Когда в Барва-Сагаре женщина празднует свое шестнадцатилетие, обычно готовят праздничный обед, который она делит с мужем. Дом ее свекра украшают цветами. Муж по традиции делает ей небольшой подарок, например, преподносит новый гребень или нарядное сари. Поскольку дома свекра, украшенного розами, у меня не было, пришлось отпраздновать мое шестнадцатилетие, не получая, а даря подарки.

Ануджа стояла у моей кровати. Я вытащила из корзинки небольшой сверток, который спрятала еще несколько недель назад. Глаза девочки расширились. С болью в сердце я подумала, что передо мной стоит семилетняя копия мамы.

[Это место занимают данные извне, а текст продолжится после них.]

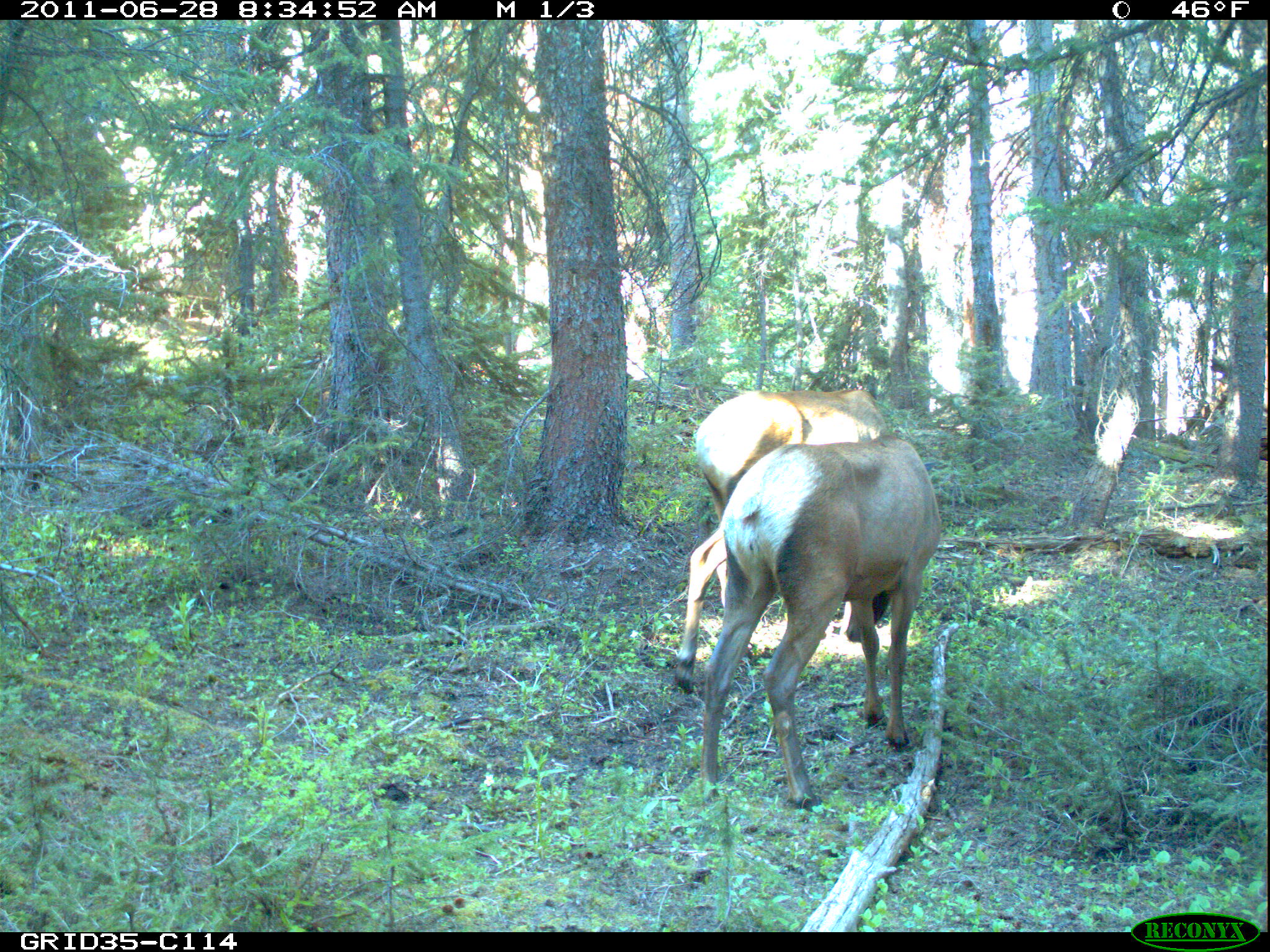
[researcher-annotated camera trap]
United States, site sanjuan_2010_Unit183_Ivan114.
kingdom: Animalia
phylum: Chordata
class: Mammalia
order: Artiodactyla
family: Cervidae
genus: Cervus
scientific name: Cervus elaphus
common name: red deer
Cervus elaphus (red deer).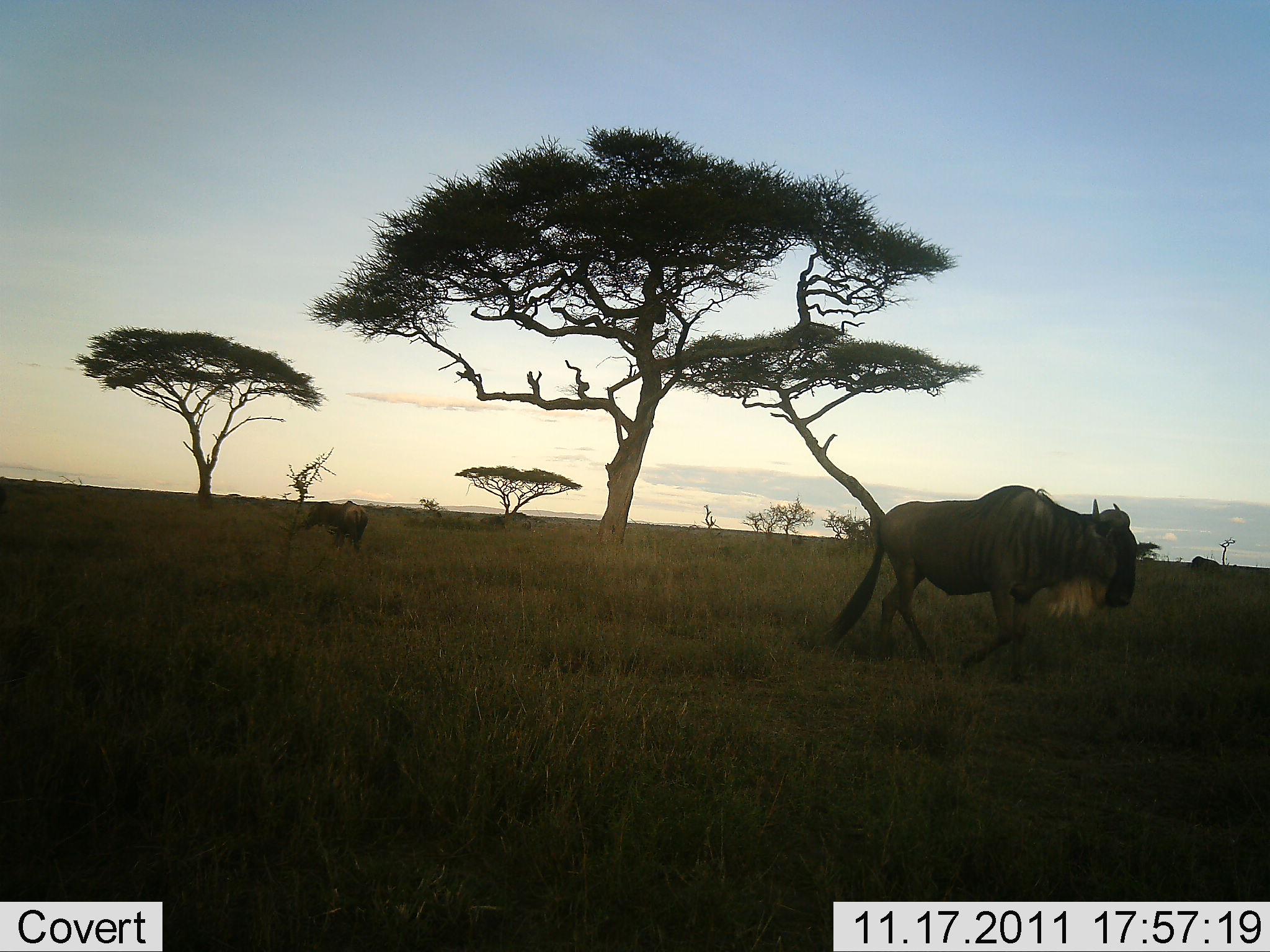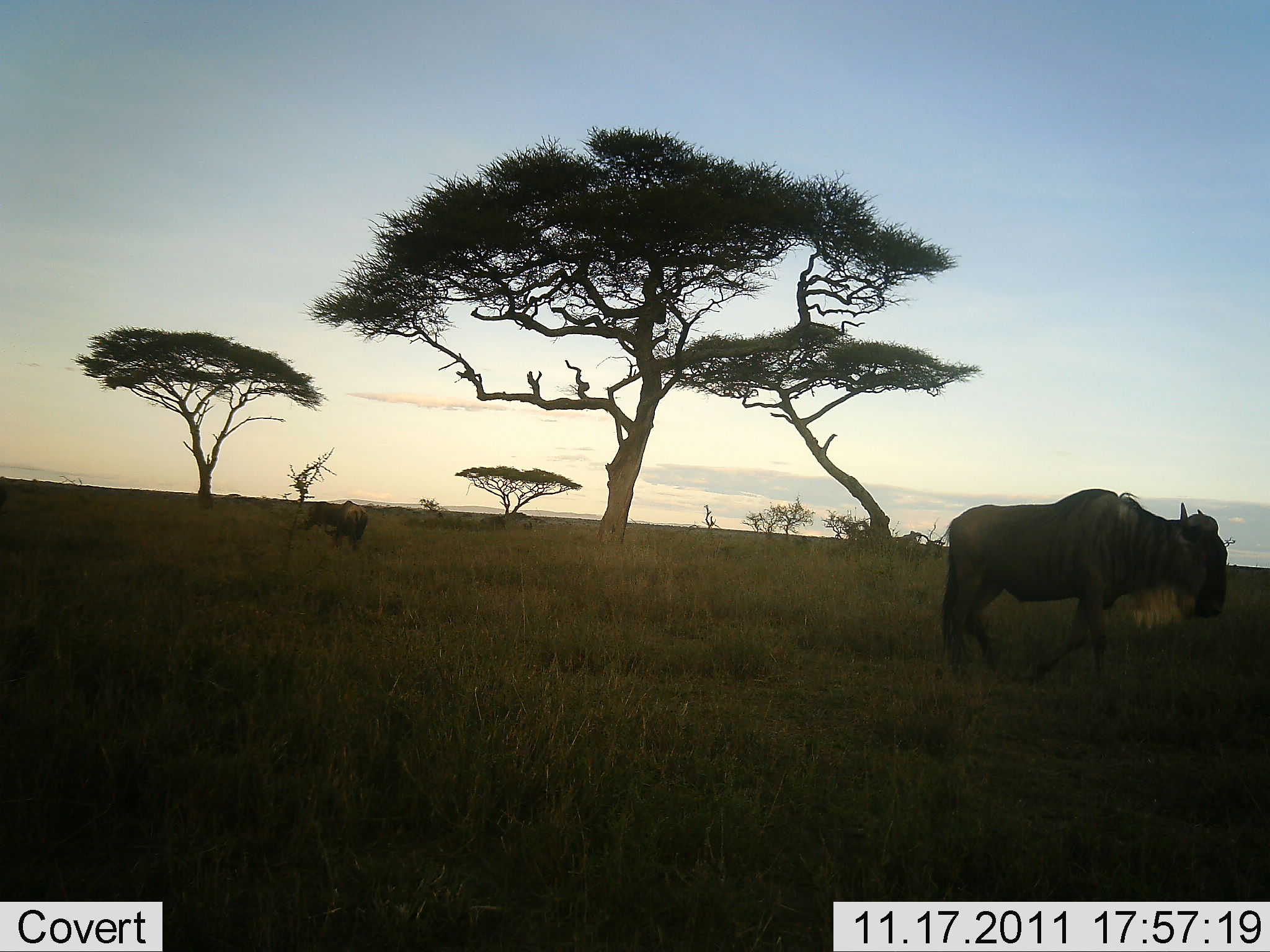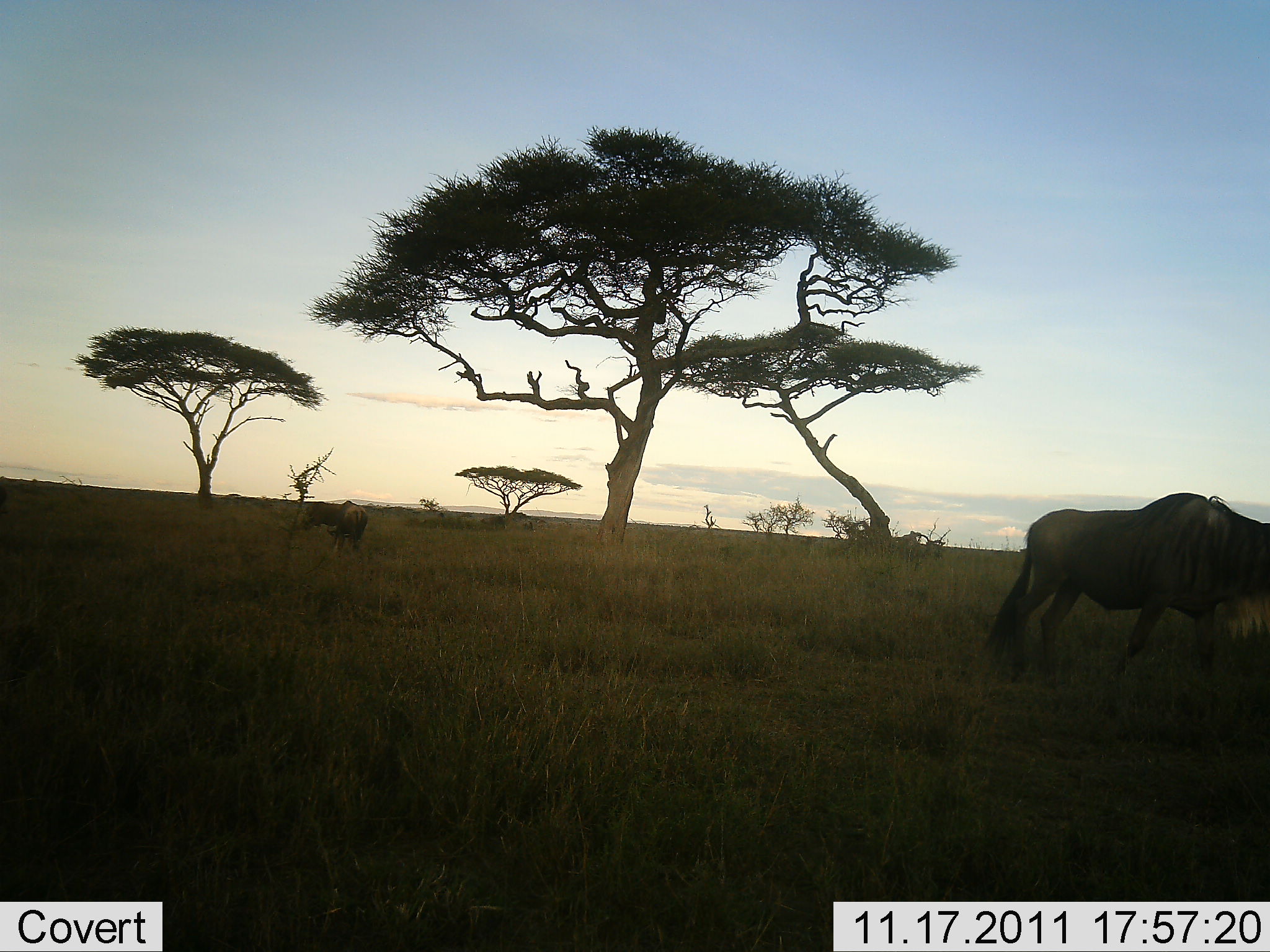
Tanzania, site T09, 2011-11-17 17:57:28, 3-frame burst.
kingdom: Animalia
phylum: Chordata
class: Mammalia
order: Artiodactyla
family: Bovidae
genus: Connochaetes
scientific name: Connochaetes taurinus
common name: blue wildebeest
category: wildebeest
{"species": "wildebeest (blue wildebeest) (Connochaetes taurinus)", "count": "2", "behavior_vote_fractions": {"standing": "40%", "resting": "0%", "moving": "90%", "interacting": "0%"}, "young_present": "0%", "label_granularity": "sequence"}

– Это тебе, – сказала я, протягивая сестре завернутый в ткань подарок.

Ануджа пощупала края подарка.

– Дневник? Как у тебя? – предположила она.

Я научила Ануджу читать и писать, когда ей исполнилось шесть лет.

– Разверни.

Девочка развернула ткань и взяла в руки книгу.

– Дневник! – воскликнула она.

Я отрицательно покачала головой.

– Полистай.

После того как Ануджа прочитала несколько строк, ее глаза наполнились слезами и покраснели. На этих страницах было записано все, что я помнила о маме. Там были хорошие и плохие воспоминания, записи о том, как мы сидели в тихом месте, а мама пела раги в честь Шивы.

– Спасибо, Сита! Спасибо! – Ануджа обняла меня так крепко, как только могла. – Но почему? Сегодня же твой день рождения!

– Мама-джи гордилась бы тобой. Мне хочется, чтобы ты побольше о ней узнала.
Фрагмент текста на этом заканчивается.